→ Task requirements
Reproduce the full listing below verbatim, keeping every line but omitting the pictures.

→ Records for this task
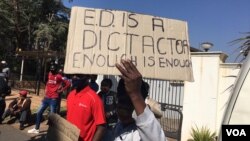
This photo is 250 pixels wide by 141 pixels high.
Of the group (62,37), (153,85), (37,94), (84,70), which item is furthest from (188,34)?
(62,37)

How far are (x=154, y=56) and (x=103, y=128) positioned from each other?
1424mm

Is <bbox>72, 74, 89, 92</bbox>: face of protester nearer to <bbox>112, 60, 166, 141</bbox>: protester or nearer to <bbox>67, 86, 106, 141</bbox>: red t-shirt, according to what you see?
<bbox>67, 86, 106, 141</bbox>: red t-shirt

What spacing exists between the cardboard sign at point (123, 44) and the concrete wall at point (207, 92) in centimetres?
665

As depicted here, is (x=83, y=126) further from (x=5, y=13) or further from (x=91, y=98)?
(x=5, y=13)

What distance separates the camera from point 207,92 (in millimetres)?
9938

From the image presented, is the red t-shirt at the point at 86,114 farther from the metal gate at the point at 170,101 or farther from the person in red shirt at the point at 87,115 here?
the metal gate at the point at 170,101

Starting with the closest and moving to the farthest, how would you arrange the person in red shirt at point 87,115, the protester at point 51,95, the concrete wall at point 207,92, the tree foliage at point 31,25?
the person in red shirt at point 87,115, the concrete wall at point 207,92, the protester at point 51,95, the tree foliage at point 31,25

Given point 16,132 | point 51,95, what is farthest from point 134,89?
point 16,132

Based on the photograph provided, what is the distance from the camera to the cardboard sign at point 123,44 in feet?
9.49

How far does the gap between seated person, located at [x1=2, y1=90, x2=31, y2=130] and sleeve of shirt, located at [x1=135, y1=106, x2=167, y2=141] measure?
32.2 ft

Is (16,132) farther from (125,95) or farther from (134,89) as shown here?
(134,89)

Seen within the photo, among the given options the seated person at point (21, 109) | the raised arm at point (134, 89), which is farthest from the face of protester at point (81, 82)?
the seated person at point (21, 109)

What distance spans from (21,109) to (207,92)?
527 centimetres

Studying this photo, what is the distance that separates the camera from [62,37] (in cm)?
3128
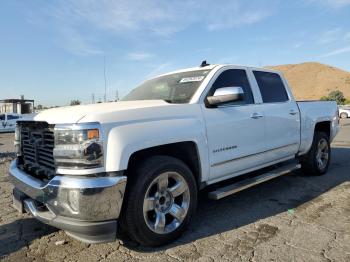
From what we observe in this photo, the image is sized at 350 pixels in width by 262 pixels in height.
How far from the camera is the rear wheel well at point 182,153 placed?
12.1ft

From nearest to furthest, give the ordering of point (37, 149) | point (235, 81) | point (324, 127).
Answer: point (37, 149) → point (235, 81) → point (324, 127)

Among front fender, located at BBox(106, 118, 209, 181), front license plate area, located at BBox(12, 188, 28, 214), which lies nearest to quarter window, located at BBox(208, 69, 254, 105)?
front fender, located at BBox(106, 118, 209, 181)

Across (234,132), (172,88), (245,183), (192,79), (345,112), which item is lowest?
(245,183)

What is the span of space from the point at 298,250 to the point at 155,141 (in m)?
1.75

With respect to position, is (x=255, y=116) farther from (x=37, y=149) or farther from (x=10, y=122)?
(x=10, y=122)

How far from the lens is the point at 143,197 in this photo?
3.45 m

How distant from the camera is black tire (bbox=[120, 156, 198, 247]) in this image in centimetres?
340

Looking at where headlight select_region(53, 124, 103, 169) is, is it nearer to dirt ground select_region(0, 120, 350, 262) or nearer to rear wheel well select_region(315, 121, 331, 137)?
dirt ground select_region(0, 120, 350, 262)

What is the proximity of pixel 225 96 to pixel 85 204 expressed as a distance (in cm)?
198

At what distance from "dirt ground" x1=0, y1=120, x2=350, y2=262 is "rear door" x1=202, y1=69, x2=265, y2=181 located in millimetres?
595

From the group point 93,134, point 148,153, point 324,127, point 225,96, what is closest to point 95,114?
point 93,134

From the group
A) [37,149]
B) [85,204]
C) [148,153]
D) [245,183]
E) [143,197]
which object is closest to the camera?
[85,204]

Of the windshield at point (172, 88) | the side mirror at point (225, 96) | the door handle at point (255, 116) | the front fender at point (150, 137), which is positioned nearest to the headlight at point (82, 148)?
the front fender at point (150, 137)

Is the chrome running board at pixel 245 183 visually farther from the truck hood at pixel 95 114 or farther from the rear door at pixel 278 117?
the truck hood at pixel 95 114
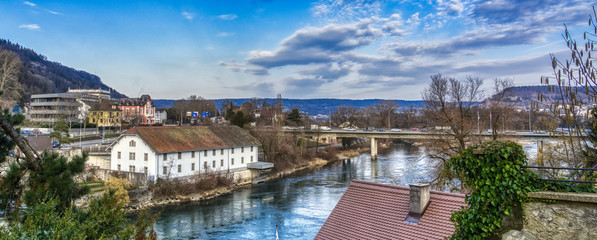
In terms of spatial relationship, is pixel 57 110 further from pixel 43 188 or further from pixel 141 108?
pixel 43 188

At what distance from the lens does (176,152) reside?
3597 cm

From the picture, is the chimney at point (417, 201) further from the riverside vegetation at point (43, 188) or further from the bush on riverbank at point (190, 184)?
the bush on riverbank at point (190, 184)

→ Solution to this problem
This photo is 250 pixels wide by 141 pixels high.
Of the group (62,37), (153,85), (37,94), (84,70), which item is furthest from (188,34)?
(62,37)

How far are (x=154, y=56) and (x=103, y=128) positioned from each other?
1424mm

Is <bbox>72, 74, 89, 92</bbox>: face of protester nearer to <bbox>112, 60, 166, 141</bbox>: protester or nearer to <bbox>67, 86, 106, 141</bbox>: red t-shirt, according to what you see?
<bbox>67, 86, 106, 141</bbox>: red t-shirt

What spacing exists between the cardboard sign at point (123, 44) and the concrete wall at point (207, 92) in centimetres?
665

As depicted here, is (x=83, y=126) further from (x=5, y=13) or further from (x=91, y=98)?
(x=5, y=13)

What distance separates the camera from point 207,92 (in millimetres)?
9938

From the image presented, is the red t-shirt at the point at 86,114 farther from the metal gate at the point at 170,101 or farther from the person in red shirt at the point at 87,115 here?
the metal gate at the point at 170,101

Starting with the closest and moving to the farthest, how would you arrange the person in red shirt at point 87,115, the protester at point 51,95, the concrete wall at point 207,92, the tree foliage at point 31,25?
the person in red shirt at point 87,115, the concrete wall at point 207,92, the protester at point 51,95, the tree foliage at point 31,25

Given point 16,132 | point 51,95, what is farthest from point 134,89?
point 16,132

Based on the photograph provided, what is the distance from the camera to the cardboard sign at point 123,44 in feet?
9.49

How far does the gap between seated person, located at [x1=2, y1=90, x2=31, y2=130] and sleeve of shirt, located at [x1=135, y1=106, x2=167, y2=141] measure?
32.2 ft

Is (16,132) farther from (125,95) or farther from (134,89) as shown here?
(134,89)

Seen within the photo, among the given options the seated person at point (21, 109) | the raised arm at point (134, 89), which is farthest from the face of protester at point (81, 82)?
the seated person at point (21, 109)

What distance spans from (21,109) to (207,92)?
527 centimetres

Studying this photo, what is the distance that separates the camera from [62,37] (in cm)?
3128
From what we observe in this photo, the image is sized at 350 pixels in width by 262 pixels in height.
How far from the camera is the rear wheel well at point 182,153 placed?
12.1ft

From nearest to furthest, give the ordering of point (37, 149) | point (235, 81) | point (324, 127).
Answer: point (37, 149) → point (235, 81) → point (324, 127)

Among front fender, located at BBox(106, 118, 209, 181), front license plate area, located at BBox(12, 188, 28, 214), which lies nearest to quarter window, located at BBox(208, 69, 254, 105)?
front fender, located at BBox(106, 118, 209, 181)

Across (234,132), (172,88), (245,183), (192,79), (345,112), which item is lowest?
(245,183)

What is the span of space from the point at 298,250 to the point at 155,141 (in m)?
1.75

With respect to position, is (x=255, y=116) farther from (x=37, y=149) or farther from (x=10, y=122)?
(x=10, y=122)

How far from the lens is the point at 143,197 in this photo?
3.45 m

How distant from the camera is black tire (bbox=[120, 156, 198, 247]) in this image in centimetres?
340

Looking at where headlight select_region(53, 124, 103, 169) is, is it nearer to dirt ground select_region(0, 120, 350, 262) or nearer to rear wheel well select_region(315, 121, 331, 137)?
dirt ground select_region(0, 120, 350, 262)

What is the proximity of pixel 225 96 to pixel 85 204 expressed as a distance (in cm)?
198

At what distance from "dirt ground" x1=0, y1=120, x2=350, y2=262 is "rear door" x1=202, y1=69, x2=265, y2=181 located in millimetres?
595

From the group point 93,134, point 148,153, point 324,127, point 225,96, what is closest to point 95,114?
point 93,134

From the group
A) [37,149]
B) [85,204]
C) [148,153]
D) [245,183]
E) [143,197]
which object is closest to the camera?
[85,204]

Of the windshield at point (172, 88) | the side mirror at point (225, 96) | the door handle at point (255, 116) | the front fender at point (150, 137), which is positioned nearest to the headlight at point (82, 148)?
the front fender at point (150, 137)

Is the chrome running board at pixel 245 183 visually farther from the truck hood at pixel 95 114 or farther from the rear door at pixel 278 117?
the truck hood at pixel 95 114
In terms of spatial relationship, is pixel 57 110 further from pixel 43 188 or further from pixel 141 108?
pixel 43 188

At what distance from the lens does (176,152) reside?
3597 cm

From the picture, is the chimney at point (417, 201) further from the riverside vegetation at point (43, 188) or further from the bush on riverbank at point (190, 184)?
the bush on riverbank at point (190, 184)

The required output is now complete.